ABSTRACT

The COVID-19 pandemic has heightened Africa’s debt vulnerabilities and exposed the inadequacies of the global financial architecture to address systemic financial shocks. While the pandemic was not the underlying cause of these vulnerabilities, the asymmetric responses by advanced and developing countries threaten to widen inter-regional inequalities and accelerate economic migration. On the one hand, the unlimited reserve currencies held by advanced countries strengthened their fiscal response to the crisis. In contrast, the response measures of African and other developing countries were confined to their limited fiscal buffers and international support measures notably the Debt Service Suspension Initiative, the Common Framework, funding from multilateral Development Banks and the new general allocation of Special Drawing Rights (SDRs) by the International Monetary Fund (IMF).

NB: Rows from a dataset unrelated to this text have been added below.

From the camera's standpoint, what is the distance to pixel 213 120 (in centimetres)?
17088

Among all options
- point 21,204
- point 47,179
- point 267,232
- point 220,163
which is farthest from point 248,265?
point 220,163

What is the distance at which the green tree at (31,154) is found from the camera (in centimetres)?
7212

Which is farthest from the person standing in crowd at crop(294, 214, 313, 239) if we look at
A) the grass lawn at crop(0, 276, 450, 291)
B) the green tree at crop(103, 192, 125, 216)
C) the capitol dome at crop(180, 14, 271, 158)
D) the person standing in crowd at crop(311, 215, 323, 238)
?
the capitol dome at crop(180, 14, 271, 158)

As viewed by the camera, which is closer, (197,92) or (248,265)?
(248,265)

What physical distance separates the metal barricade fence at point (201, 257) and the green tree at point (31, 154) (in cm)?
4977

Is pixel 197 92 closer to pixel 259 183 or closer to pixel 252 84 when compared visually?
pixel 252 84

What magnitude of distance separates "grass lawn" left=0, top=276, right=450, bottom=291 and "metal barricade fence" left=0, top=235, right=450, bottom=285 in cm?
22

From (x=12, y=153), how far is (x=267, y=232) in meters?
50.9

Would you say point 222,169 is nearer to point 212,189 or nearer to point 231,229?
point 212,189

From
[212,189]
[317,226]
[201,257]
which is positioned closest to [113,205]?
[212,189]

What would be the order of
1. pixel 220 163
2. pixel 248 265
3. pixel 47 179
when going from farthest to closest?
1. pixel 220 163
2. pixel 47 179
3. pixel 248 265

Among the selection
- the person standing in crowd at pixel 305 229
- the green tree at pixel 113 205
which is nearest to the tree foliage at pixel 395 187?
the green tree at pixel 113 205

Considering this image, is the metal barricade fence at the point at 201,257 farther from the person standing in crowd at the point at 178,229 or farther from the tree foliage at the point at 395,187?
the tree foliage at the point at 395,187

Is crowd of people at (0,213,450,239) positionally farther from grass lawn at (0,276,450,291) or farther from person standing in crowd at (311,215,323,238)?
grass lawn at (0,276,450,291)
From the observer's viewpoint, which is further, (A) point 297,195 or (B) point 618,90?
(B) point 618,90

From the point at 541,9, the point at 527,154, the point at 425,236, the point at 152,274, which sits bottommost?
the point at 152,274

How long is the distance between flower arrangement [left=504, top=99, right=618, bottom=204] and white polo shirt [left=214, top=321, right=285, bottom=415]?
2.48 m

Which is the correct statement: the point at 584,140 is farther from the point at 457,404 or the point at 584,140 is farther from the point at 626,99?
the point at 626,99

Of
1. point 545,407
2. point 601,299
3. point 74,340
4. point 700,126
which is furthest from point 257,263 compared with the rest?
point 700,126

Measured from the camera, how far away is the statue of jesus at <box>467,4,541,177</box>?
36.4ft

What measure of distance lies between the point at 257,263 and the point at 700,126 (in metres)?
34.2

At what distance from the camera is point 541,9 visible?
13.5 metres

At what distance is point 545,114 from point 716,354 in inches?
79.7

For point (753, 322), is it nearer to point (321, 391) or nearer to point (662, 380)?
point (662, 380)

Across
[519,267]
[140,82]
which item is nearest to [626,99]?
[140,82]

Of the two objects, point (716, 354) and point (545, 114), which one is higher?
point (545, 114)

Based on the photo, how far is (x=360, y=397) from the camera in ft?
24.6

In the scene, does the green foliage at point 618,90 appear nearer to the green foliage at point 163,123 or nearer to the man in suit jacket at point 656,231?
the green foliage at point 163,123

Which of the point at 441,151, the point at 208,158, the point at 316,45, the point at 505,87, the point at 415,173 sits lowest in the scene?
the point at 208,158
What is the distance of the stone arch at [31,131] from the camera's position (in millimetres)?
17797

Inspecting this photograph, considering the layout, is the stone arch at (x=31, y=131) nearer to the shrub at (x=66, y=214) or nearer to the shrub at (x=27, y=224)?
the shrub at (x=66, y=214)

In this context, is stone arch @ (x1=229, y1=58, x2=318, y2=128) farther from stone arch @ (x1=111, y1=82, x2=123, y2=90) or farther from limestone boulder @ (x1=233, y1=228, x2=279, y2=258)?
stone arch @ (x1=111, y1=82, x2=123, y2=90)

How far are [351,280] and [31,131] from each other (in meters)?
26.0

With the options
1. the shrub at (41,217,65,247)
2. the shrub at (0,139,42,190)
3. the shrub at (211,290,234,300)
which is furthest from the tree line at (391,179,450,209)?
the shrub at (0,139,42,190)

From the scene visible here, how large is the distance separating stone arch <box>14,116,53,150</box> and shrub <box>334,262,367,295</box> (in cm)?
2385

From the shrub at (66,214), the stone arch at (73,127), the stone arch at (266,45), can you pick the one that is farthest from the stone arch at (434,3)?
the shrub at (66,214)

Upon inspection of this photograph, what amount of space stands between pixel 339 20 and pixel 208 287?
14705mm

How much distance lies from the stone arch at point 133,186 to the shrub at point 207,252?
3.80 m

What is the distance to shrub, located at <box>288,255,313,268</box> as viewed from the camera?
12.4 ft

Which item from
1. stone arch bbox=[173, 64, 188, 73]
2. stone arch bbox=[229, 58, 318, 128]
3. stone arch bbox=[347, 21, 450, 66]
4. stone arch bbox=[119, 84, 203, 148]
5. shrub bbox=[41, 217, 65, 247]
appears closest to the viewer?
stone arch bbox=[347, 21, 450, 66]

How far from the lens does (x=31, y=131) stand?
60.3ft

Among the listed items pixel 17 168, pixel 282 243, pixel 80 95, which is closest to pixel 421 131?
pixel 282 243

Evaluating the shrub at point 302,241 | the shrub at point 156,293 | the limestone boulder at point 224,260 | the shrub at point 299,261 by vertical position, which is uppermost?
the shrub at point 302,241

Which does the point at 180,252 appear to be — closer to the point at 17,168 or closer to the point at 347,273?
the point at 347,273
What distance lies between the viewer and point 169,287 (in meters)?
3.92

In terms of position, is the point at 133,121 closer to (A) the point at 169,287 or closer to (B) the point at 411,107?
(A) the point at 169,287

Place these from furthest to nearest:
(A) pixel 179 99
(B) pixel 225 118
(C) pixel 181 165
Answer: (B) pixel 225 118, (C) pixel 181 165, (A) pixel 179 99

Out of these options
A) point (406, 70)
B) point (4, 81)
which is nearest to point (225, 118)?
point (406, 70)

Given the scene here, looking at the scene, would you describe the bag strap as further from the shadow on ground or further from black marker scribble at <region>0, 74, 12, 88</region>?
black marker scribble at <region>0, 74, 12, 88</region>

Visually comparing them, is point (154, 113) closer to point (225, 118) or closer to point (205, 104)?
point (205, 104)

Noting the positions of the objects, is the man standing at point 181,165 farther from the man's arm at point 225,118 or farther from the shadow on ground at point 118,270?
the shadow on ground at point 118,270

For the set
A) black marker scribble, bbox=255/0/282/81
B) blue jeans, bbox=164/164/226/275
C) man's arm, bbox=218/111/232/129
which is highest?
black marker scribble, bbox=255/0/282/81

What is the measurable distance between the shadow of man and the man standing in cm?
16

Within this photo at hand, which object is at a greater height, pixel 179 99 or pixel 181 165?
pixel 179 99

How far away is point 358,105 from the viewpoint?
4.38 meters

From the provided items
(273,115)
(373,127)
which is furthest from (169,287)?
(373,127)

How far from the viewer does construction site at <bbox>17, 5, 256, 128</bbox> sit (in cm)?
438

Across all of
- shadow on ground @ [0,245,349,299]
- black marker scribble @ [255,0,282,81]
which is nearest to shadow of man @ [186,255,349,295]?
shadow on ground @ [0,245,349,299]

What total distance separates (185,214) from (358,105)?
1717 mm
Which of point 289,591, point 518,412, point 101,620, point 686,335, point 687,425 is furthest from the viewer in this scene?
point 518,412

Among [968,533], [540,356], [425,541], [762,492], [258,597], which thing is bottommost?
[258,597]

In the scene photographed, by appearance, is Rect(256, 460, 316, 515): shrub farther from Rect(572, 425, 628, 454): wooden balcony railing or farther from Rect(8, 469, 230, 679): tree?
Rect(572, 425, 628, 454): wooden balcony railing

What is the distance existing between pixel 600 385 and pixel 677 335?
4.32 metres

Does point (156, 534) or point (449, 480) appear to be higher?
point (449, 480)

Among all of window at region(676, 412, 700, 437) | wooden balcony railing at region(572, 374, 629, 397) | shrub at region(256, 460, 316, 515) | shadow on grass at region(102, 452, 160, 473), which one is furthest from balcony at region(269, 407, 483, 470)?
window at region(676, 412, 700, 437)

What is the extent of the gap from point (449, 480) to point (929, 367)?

Notwithstanding the pervasive impact of the pandemic, these measures have focused on a limited set of countries and, in the case of SDRs, have disproportionately benefitted advanced countries. This chapter examines the drivers of Africa’s debt vulnerabilities, examines the effectiveness of global response measures and calls for stronger public and private blended financing approaches to address the development financing needs of Africa. It argues that on current trends, bilateral and multilateral financing is inadequate to fill the continent’s financing gap. Meanwhile, for countries with access to capital markets, the cost of private financing is too high to ensure debt sustainability. Going forward, improving domestic financing and de-risking private financing through the blending of public and private resources will be important to close the continent’s financing gap and ensure more effective fiscal responses to future shocks.